-- SOURCE DOCUMENT follows --

PART-I: Relational Data Base Design: Functional
Dependencies & Normalization for Relational
Databases
Functional Dependencies
A functional dependency is a constraint that specifies the relationship between
two sets of attributes where one set can accurately determine the value of other
sets. It is denoted as X → Y, where X is a set of attributes that is capable of
determining the value of Y. The attribute set on the left side of the arrow, X is
called Determinant, while on the right side, Y is called the Dependent.
Types of Functional Dependencies in DBMS
There are mainly four types of Functional Dependency in DBMS. Following
are the types of Functional Dependencies in DBMS:
Multivalued Dependency
Trivial Functional Dependency
Non-Trivial Functional Dependency
Transitive Dependency
Multivalued Dependency in DBMS
Multivalued dependency occurs in the situation where there are multiple
independent multivalued attributes in a single table. A multivalued
dependency is a complete constraint between two sets of attributes in a
relation. It requires that certain tuples be present in a relation. Consider the
following Multivalued Dependency Example to understand.
Example:
Car_model Maf_year Color
H001 2017 Metallic
H001 2017 Green
H005 2018 Metallic
H005 2018 Blue
H010 2015 Metallic
H033 2012 Gray
In this example, maf_year and color are independent of each other but
dependent on car_model. In this example, these two columns are said to be
multivalue dependent on car_model.
This dependence can be represented like this:
car_model -> maf_year
car_model-> colour
Trivial Functional Dependency in DBMS
The Trivial dependency is a set of attributes which are called a trivial if the set
of attributes are included in that attribute.

-- SOURCE DOCUMENT concluded --

### TASK 1
Rewrite the paragraph of the notes on functional dependencies that begins "A functional dependency is a constraint" as a short bulleted list that keeps its main facts.
### TASK 2
List every type of functional dependency named in the notes on functional dependencies.
### TASK 3
Retype the stretch of the notes on functional dependencies from "PART-I: Relational Data" through "called the Dependent.".
Use only the notes on functional dependencies.

-- GIVEN DATA follows --

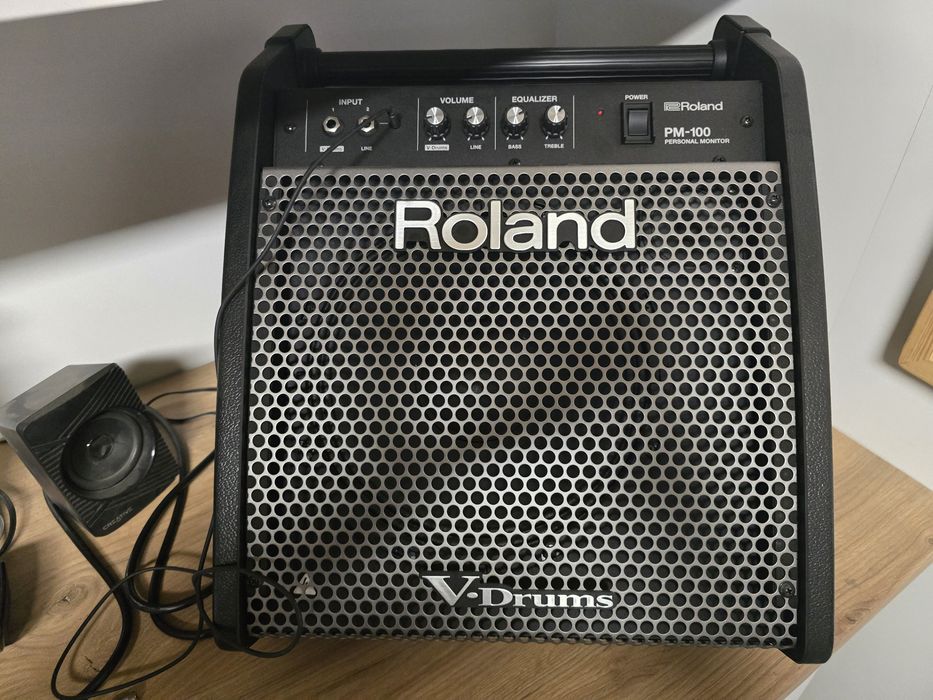 Odsłuch wzmacniacz do perkusji Roland pm 100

-- GIVEN DATA concluded --

### RESPONSE BOX 1
- A functional dependency is a constraint relating two sets of attributes, where one set can accurately determine the value of the other.
- It is written X → Y, where X can determine the value of Y.
- X, on the left of the arrow, is the Determinant.
- Y, on the right of the arrow, is the Dependent.

### RESPONSE BOX 2
- Multivalued Dependency
- Trivial Functional Dependency
- Non-Trivial Functional Dependency
- Transitive Dependency

### RESPONSE BOX 3
PART-I: Relational Data Base Design: Functional
Dependencies & Normalization for Relational
Databases
Functional Dependencies
A functional dependency is a constraint that specifies the relationship between
two sets of attributes where one set can accurately determine the value of other
sets. It is denoted as X → Y, where X is a set of attributes that is capable of
determining the value of Y. The attribute set on the left side of the arrow, X is
called Determinant, while on the right side, Y is called the Dependent.